Startup reduz desperdício de vegetais em fazendas e obtém US$ 2 milhões de investimento


A startup californiana Full Harvest desenvolveu um sistema para conectar fazendeiros e a indústria de alimentos, reduzindo assim o desperdício. Na plataforma, os agricultores podem informar o excedente de sua produção, e vendê-lo para interessados. A ideia é que os produtores sejam capazes, assim, de comercializar também os vegetais “feios”, que não estejam esteticamente perfeitos, ainda que bons para consumo.

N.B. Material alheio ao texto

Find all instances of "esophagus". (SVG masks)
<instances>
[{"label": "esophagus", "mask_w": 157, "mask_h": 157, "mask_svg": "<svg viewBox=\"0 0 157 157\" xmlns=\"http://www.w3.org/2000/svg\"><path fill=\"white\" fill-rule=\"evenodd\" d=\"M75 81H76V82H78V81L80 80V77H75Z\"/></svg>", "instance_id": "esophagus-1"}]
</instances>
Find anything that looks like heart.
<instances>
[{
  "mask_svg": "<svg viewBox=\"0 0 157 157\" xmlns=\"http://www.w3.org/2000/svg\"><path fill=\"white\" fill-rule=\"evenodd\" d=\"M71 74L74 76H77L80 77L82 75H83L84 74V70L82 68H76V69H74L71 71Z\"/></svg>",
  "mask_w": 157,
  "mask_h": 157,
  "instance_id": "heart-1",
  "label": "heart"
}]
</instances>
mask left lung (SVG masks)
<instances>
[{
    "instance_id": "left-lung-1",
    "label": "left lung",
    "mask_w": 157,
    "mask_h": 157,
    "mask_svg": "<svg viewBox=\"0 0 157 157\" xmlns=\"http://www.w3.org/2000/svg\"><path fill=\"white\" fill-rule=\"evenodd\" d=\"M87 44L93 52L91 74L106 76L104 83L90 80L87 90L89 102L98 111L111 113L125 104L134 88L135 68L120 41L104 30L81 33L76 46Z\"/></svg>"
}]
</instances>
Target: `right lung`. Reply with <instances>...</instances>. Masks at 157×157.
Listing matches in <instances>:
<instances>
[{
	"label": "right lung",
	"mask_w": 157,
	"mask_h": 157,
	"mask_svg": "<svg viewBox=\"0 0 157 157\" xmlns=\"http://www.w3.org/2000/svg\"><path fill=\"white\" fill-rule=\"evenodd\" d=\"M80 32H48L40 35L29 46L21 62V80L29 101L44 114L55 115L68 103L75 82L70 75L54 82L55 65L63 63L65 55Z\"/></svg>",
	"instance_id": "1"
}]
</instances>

Esses produtos costumam ser descartados, pois não são considerados atraentes para as prateleiras dos mercados.

Segundo relatório das Nações Unidas, cerca de um terço de todos os alimentos produzidos no mundo é desperdiçado, e se apenas um quarto dessa fração fosse reaproveitado, seria o suficiente para acabar com a fome no planeta.

A fundadora da Full Harvest, Christine Moseley, traz na bagagem experiência na startup de sucos frios prensados Organic Avenue, onde ela começou a ter os primeiros insights que a levariam ao seu novo empreendimento.

"Eu estava de pé, com belas folhas de alface até a minha panturrilha", lembra-se Moseley. "Os fazendeiros estavam jogando fora todas aquelas folhas verdes e crocantes porque eles procuravam apenas pelas cabeças de alface perfeitas para as lojas."

Entre as empresas que se aproveitam desses vegetais estão fabricantes de sucos, sopas, molhos, papinha de bebê e ração para animais.

A ideia de Moseley atraiu o interesse de investidores. Em uma primeira rodada de levantamento de fundos, a startup obteve US$ 2 milhões de empresas de capital de risco como a Wireframe Ventures, a BBG Ventures e a Early Impact Ventures, numa demonstração do potencial do negócio.